• PROBLEM TO WORK ON
The lines from the one holding "phylum: Chordata" to the end of the records below, exactly as written, are the only thing to return.

• DATA FOR PROCESSING
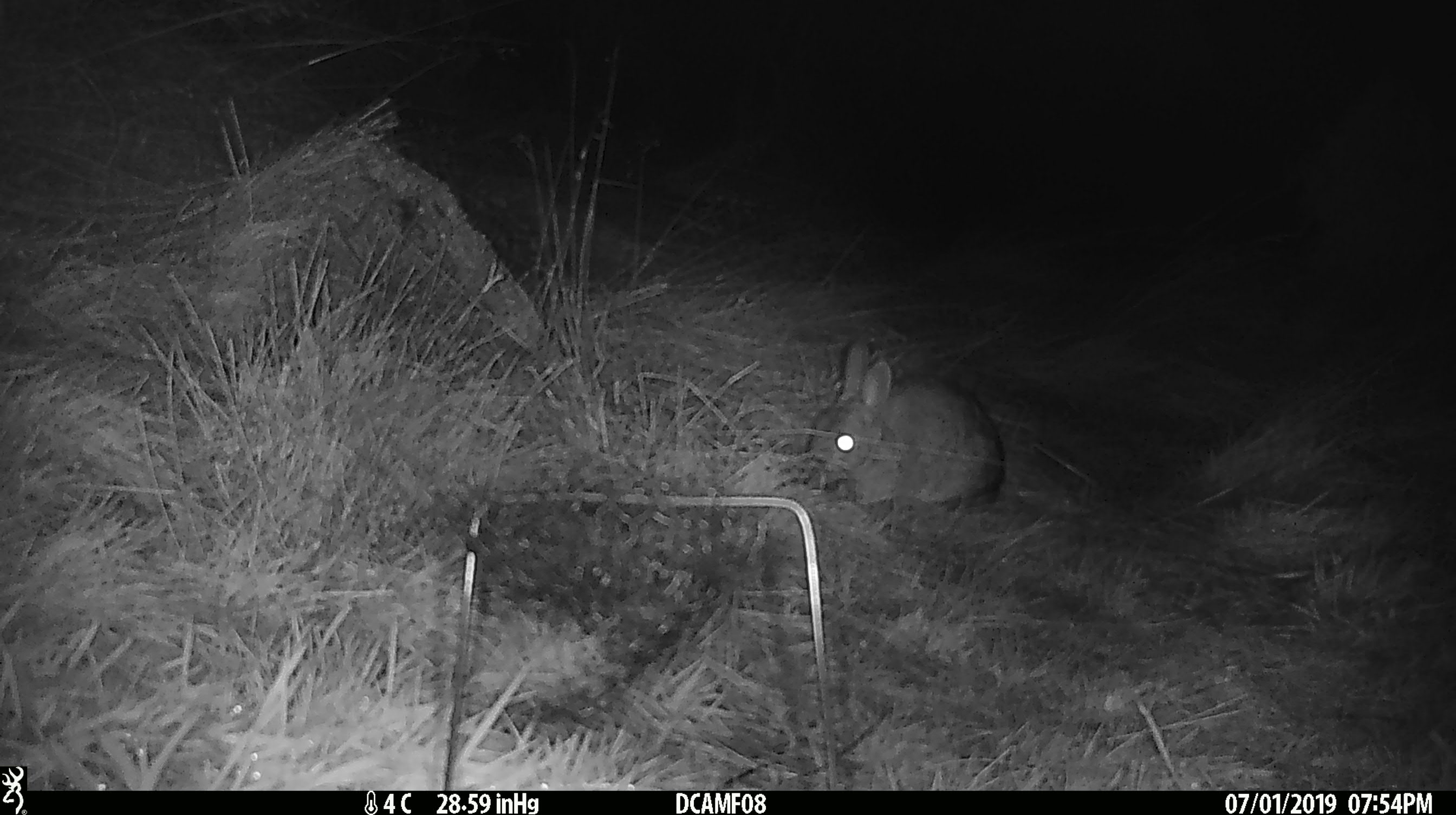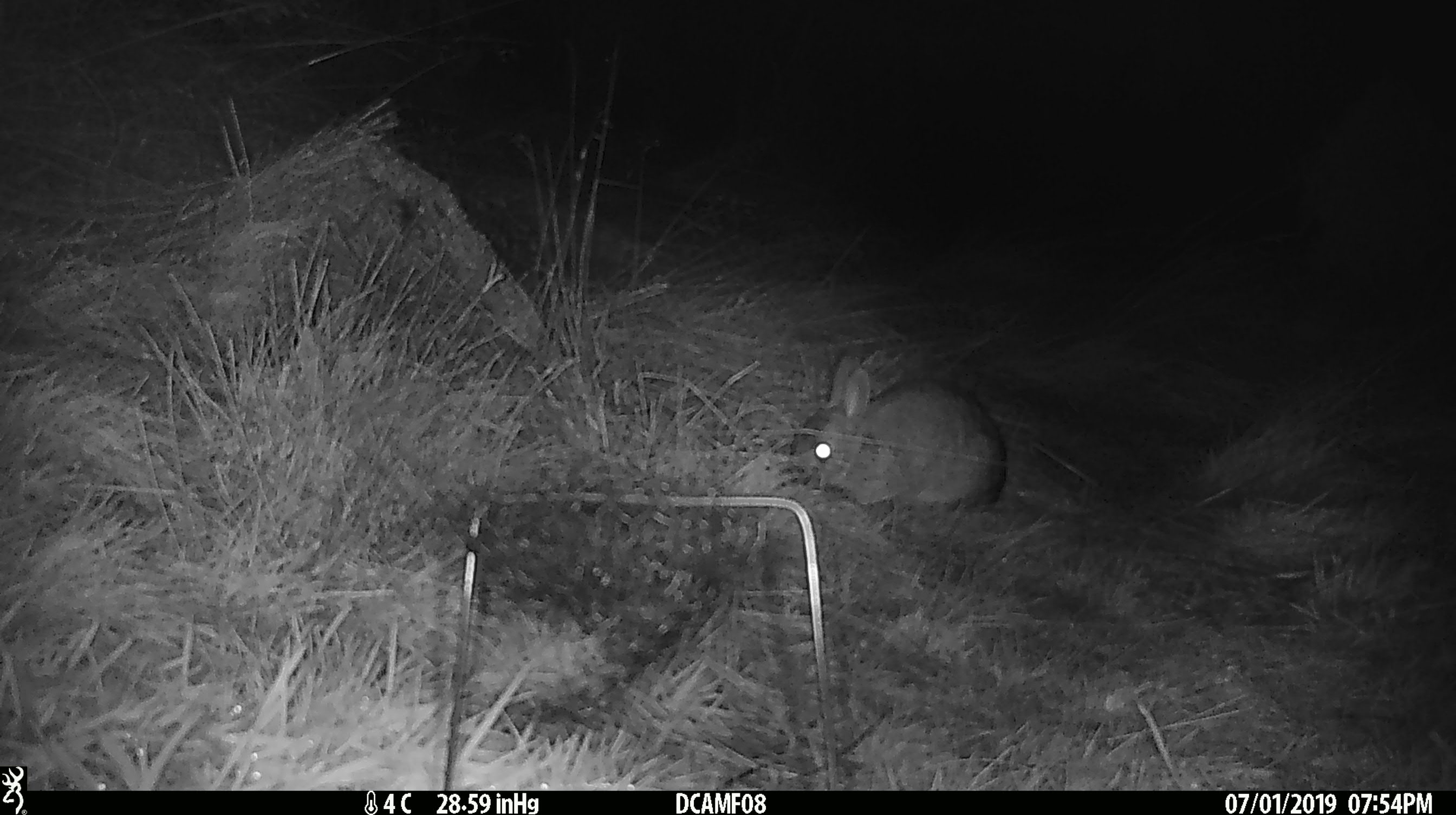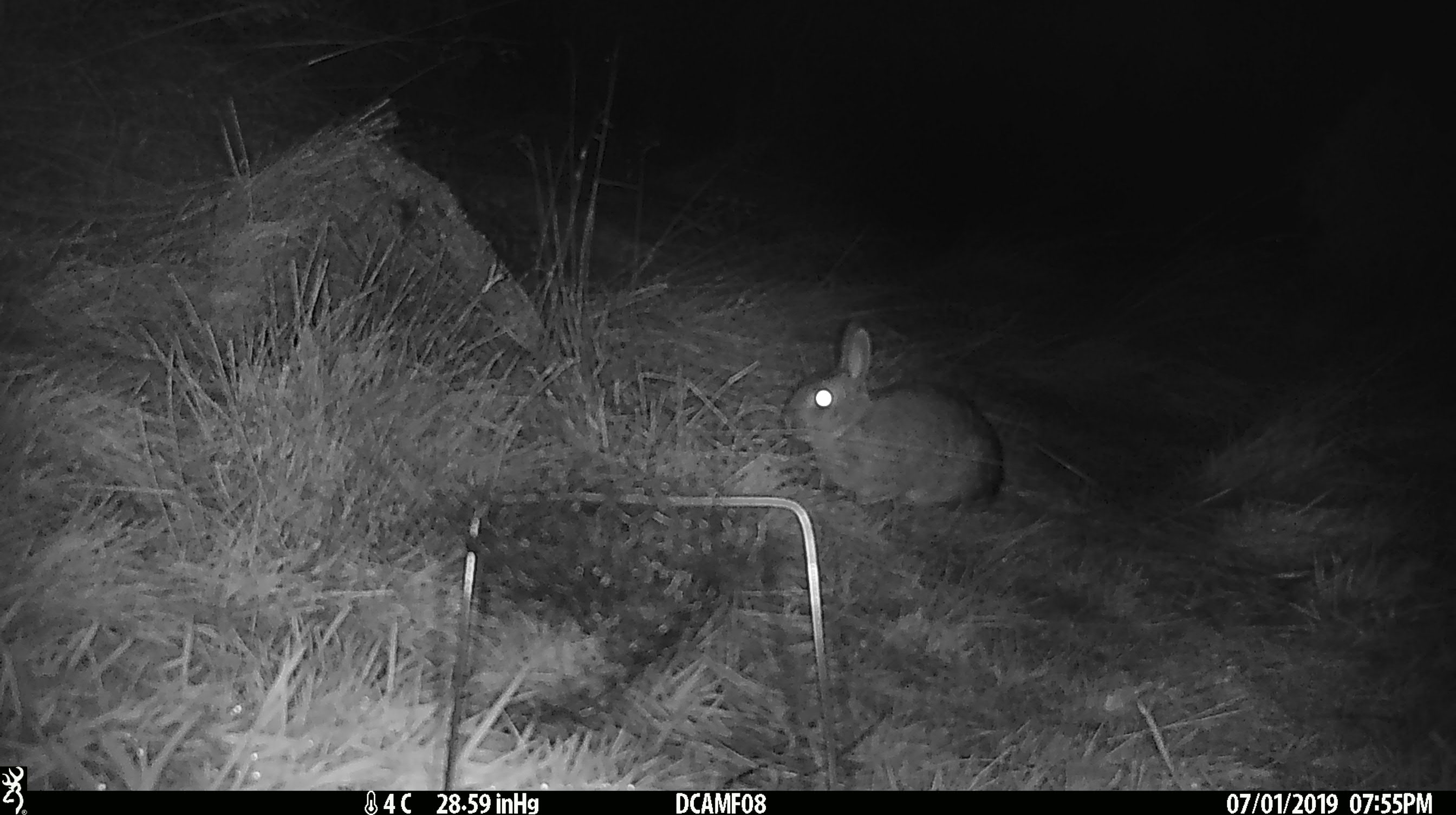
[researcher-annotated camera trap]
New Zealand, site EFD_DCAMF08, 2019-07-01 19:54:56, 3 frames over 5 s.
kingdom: Animalia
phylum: Chordata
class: Mammalia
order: Lagomorpha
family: Leporidae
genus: Oryctolagus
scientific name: Oryctolagus cuniculus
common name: european rabbit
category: rabbit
Rabbit (european rabbit) (Oryctolagus cuniculus).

• RESULT FOR THIS EXERCISE
phylum: Chordata
class: Mammalia
order: Lagomorpha
family: Leporidae
genus: Oryctolagus
scientific name: Oryctolagus cuniculus
common name: european rabbit
category: rabbit
Rabbit (european rabbit) (Oryctolagus cuniculus).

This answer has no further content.